It was probably everything that screamed that she was just a girl in her early twenties. An ordinary college girl, her neighbours would have called her, not particularly noteworthy, sharing a tiny apartment with an owl. Sure, the owl still raised quite a few eyebrows in her disastrous palace, but one got used to it. After all, the members of the Magical Community were very good at getting Muggles used to their little anomalies, more so the Aurors. And yes, she was a twenty-something who shared a tiny apartment with an owl, but she also was one of the Ministry of Magic’s top dark-wizard hunters.

She had been an Auror for five years now, and she loved her routine. She loved her job, and the fact that her co-workers were her friends and family. She loved juggling frantically and constantly between errands, some quidditch practice, and the long hours of the Ministry; it gave her the feeling that she was doing something worthwhile with her life, which was more than she would have once expected. She even found herself appreciating her modest one-room apartment, because she could sneak up to the roof of the building and read from time to time… and, sooner or later, the widow Doyle would decide to kick the bucket: _that_ was some serious square footage.

After all, she had nothing to complain about.

That's why she felt guilty. For neither the unexpected summons to the Ministry, nor her recent stay on a rocky outcrop lost in the North Sea, was the reason why her brow was so furrowed, her sighs so deep, her gaze so annoyed. The real problem was how everything, for months, seemed to weigh too much on her: it was that inexplicable dissatisfaction, that unmotivated snort every now and then, that feeling of being locked into a life that was already over.

At twenty-two and with a war behind her, however, stability shouldn't have been so hard on her. Her eyes, almost yellow in the half-light of the alley, peered thoughtfully at the sky crossed by immense grey clouds, trying for the thousandth time to chase away that deep sense of… boredom.

 _“This can't be all my life… can it?”_ she thought, before turning on herself and disappearing with a snap.

On the other side of the world, in the penthouse suite of a very luxurious hotel, total darkness reigned.

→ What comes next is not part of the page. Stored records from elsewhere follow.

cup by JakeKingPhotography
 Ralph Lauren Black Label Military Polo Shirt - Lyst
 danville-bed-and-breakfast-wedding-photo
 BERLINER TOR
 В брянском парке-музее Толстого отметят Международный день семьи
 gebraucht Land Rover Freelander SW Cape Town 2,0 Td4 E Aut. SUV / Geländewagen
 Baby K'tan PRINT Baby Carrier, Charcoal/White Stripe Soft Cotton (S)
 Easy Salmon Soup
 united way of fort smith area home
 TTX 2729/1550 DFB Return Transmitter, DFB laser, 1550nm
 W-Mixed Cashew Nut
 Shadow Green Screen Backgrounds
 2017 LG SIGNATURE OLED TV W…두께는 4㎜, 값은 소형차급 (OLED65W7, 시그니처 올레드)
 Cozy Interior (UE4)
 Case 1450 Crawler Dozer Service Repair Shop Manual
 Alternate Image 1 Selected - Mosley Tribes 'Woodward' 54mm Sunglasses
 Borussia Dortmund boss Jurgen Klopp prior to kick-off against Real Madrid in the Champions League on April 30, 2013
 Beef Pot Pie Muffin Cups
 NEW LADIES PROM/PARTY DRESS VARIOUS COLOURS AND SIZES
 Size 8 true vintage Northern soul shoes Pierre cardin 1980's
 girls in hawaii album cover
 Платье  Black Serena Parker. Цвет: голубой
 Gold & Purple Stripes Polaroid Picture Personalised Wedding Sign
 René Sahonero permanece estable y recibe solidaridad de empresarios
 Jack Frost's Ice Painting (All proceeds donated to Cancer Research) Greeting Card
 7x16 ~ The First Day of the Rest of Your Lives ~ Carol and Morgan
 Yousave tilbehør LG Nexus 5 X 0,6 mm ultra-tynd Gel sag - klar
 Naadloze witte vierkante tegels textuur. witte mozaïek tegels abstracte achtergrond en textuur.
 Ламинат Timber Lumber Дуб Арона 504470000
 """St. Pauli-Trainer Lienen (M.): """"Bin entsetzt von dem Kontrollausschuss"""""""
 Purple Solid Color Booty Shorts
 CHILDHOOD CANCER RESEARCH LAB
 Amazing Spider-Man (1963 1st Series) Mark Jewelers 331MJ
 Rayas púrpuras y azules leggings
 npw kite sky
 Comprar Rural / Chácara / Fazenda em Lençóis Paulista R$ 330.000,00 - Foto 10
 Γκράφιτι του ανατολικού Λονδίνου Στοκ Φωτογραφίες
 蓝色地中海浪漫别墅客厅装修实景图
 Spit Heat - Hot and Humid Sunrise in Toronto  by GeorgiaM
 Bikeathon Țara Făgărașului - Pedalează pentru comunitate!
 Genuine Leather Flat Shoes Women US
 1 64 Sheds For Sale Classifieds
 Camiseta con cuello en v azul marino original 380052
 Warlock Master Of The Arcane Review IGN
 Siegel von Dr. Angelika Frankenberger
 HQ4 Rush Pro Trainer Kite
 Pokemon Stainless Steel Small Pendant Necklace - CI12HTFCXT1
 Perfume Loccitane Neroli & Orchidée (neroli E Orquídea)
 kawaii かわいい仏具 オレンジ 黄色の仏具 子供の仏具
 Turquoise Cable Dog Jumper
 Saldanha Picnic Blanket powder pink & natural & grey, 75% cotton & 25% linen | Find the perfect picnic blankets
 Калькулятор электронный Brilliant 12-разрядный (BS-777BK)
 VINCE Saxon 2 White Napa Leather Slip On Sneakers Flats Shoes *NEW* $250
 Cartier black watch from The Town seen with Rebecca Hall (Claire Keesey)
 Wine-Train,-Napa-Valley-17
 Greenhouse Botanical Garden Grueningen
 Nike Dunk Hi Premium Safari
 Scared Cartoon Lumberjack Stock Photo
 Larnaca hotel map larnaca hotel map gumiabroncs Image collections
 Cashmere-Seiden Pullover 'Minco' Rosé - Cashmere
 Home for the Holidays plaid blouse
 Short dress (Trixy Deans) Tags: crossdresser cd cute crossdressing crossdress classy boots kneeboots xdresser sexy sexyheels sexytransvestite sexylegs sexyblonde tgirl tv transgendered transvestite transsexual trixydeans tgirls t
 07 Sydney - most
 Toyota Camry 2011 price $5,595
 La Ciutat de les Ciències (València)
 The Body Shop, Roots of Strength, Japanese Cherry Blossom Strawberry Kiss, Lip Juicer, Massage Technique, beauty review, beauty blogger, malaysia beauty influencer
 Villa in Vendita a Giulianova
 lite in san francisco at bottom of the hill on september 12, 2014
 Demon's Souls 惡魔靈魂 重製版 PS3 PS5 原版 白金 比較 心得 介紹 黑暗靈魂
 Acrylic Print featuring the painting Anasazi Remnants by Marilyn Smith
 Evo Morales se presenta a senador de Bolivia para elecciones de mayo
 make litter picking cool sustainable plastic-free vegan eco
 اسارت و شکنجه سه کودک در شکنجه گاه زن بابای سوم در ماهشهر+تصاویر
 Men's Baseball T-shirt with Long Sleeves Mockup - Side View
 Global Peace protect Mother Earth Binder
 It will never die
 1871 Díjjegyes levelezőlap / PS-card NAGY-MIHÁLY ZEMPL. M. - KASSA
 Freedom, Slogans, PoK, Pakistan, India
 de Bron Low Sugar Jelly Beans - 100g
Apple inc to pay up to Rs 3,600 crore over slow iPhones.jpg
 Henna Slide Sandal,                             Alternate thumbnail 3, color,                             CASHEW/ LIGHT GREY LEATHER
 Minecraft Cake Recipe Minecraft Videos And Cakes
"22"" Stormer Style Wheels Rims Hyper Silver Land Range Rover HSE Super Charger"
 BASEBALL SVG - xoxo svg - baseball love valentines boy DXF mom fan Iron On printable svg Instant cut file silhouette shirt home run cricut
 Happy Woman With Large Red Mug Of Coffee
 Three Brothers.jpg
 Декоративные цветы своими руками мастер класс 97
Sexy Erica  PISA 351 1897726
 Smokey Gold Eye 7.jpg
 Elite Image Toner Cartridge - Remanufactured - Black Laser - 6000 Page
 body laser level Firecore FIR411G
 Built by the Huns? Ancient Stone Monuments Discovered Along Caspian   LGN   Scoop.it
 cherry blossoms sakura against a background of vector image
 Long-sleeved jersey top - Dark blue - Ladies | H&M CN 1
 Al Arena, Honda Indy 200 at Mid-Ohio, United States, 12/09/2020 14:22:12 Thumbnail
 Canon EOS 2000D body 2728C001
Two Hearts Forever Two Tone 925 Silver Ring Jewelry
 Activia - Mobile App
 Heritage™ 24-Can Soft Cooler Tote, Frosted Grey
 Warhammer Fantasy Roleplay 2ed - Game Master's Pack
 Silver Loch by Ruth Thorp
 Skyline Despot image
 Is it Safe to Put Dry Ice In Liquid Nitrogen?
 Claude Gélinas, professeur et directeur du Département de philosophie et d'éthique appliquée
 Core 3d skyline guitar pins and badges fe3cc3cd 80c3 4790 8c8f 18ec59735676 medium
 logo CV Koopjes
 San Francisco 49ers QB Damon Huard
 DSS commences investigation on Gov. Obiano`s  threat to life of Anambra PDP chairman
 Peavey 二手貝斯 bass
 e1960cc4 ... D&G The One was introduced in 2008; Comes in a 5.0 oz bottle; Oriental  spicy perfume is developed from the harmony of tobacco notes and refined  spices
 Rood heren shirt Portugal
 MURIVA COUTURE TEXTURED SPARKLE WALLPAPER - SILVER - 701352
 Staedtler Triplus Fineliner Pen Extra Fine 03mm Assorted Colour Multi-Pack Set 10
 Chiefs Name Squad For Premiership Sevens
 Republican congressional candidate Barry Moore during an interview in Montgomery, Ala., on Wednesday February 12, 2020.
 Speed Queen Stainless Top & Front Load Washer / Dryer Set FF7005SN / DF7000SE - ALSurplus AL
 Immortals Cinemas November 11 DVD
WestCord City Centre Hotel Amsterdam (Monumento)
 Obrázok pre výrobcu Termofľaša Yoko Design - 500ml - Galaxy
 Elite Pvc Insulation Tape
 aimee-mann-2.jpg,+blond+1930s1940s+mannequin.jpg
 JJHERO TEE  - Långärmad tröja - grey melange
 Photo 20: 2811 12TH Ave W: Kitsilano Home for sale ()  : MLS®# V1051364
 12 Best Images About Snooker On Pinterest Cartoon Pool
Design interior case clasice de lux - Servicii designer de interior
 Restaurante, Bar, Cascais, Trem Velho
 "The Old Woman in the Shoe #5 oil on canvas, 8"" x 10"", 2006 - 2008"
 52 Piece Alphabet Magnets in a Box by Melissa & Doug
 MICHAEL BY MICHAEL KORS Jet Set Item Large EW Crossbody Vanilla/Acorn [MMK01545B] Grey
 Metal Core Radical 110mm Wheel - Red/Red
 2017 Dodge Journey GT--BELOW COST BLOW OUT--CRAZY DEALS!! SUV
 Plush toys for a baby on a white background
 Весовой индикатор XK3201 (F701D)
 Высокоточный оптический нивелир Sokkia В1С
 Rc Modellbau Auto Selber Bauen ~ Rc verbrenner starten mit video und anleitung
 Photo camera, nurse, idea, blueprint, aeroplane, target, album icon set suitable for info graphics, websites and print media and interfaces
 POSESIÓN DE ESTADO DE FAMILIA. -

The expansive windows and beautiful views had been covered by heavy velvet curtains, the expensive lamps with elaborate lampshades turned off, the phones scattered throughout the various rooms disconnected.

Only a small rectangle of light shone in the darkness, spreading a halo of blue light in a radius of a few meters, illuminating the modern parallelepiped of a computer, a webcam off and a microphone, all connected to a coil of cables that crawled on the precious parquet floor until they were lost in the dark.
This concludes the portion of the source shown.